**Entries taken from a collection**
_ _ _ _
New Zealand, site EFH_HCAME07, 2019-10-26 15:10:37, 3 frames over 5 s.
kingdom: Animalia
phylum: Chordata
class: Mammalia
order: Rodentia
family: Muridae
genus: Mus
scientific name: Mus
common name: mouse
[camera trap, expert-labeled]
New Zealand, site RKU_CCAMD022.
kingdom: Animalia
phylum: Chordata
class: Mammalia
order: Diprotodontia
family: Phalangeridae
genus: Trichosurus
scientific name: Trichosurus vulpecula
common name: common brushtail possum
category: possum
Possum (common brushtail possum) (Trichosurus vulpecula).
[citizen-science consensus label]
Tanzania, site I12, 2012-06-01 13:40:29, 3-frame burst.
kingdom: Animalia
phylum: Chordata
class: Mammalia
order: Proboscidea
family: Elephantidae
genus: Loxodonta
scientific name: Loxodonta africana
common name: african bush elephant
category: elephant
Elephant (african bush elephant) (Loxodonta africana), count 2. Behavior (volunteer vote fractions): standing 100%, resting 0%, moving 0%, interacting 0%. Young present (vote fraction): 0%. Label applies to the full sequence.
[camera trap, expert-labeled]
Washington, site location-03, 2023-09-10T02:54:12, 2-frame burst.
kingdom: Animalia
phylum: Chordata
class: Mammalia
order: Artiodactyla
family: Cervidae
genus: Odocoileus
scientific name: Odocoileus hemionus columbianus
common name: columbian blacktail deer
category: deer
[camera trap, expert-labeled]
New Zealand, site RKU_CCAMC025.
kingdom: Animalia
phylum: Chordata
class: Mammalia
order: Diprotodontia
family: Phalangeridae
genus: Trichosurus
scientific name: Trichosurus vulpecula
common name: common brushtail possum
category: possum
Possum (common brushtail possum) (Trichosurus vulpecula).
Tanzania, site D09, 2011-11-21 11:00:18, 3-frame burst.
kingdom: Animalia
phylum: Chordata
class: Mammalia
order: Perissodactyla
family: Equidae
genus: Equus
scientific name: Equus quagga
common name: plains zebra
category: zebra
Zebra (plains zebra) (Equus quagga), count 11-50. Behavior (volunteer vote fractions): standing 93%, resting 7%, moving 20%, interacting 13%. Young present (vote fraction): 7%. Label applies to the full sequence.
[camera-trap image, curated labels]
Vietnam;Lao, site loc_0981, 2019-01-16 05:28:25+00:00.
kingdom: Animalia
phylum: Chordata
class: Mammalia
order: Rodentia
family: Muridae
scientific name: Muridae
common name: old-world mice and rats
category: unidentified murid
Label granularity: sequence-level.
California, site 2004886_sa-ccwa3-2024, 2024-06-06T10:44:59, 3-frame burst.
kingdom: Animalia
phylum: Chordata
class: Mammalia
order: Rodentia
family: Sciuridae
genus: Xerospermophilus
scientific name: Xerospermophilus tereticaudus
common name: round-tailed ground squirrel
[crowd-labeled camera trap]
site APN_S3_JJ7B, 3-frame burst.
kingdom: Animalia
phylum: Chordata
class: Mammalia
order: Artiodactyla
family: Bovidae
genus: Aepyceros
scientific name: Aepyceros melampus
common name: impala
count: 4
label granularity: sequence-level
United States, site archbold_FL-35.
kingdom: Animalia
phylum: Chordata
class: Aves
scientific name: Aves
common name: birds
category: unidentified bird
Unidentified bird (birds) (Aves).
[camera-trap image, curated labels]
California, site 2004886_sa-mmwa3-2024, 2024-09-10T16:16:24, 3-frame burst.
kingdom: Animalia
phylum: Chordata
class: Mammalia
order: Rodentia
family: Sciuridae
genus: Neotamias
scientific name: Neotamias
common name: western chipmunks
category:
_ _ _ _
**YOUR OBJECTIVE**
Output exactly, and only, the lines running from the one that contains "scientific name: Muridae" through the last line of the entries above.

**REPLY**
scientific name: Muridae
common name: old-world mice and rats
category: unidentified murid
Label granularity: sequence-level.
California, site 2004886_sa-ccwa3-2024, 2024-06-06T10:44:59, 3-frame burst.
kingdom: Animalia
phylum: Chordata
class: Mammalia
order: Rodentia
family: Sciuridae
genus: Xerospermophilus
scientific name: Xerospermophilus tereticaudus
common name: round-tailed ground squirrel
[crowd-labeled camera trap]
site APN_S3_JJ7B, 3-frame burst.
kingdom: Animalia
phylum: Chordata
class: Mammalia
order: Artiodactyla
family: Bovidae
genus: Aepyceros
scientific name: Aepyceros melampus
common name: impala
count: 4
label granularity: sequence-level
United States, site archbold_FL-35.
kingdom: Animalia
phylum: Chordata
class: Aves
scientific name: Aves
common name: birds
category: unidentified bird
Unidentified bird (birds) (Aves).
[camera-trap image, curated labels]
California, site 2004886_sa-mmwa3-2024, 2024-09-10T16:16:24, 3-frame burst.
kingdom: Animalia
phylum: Chordata
class: Mammalia
order: Rodentia
family: Sciuridae
genus: Neotamias
scientific name: Neotamias
common name: western chipmunks
category:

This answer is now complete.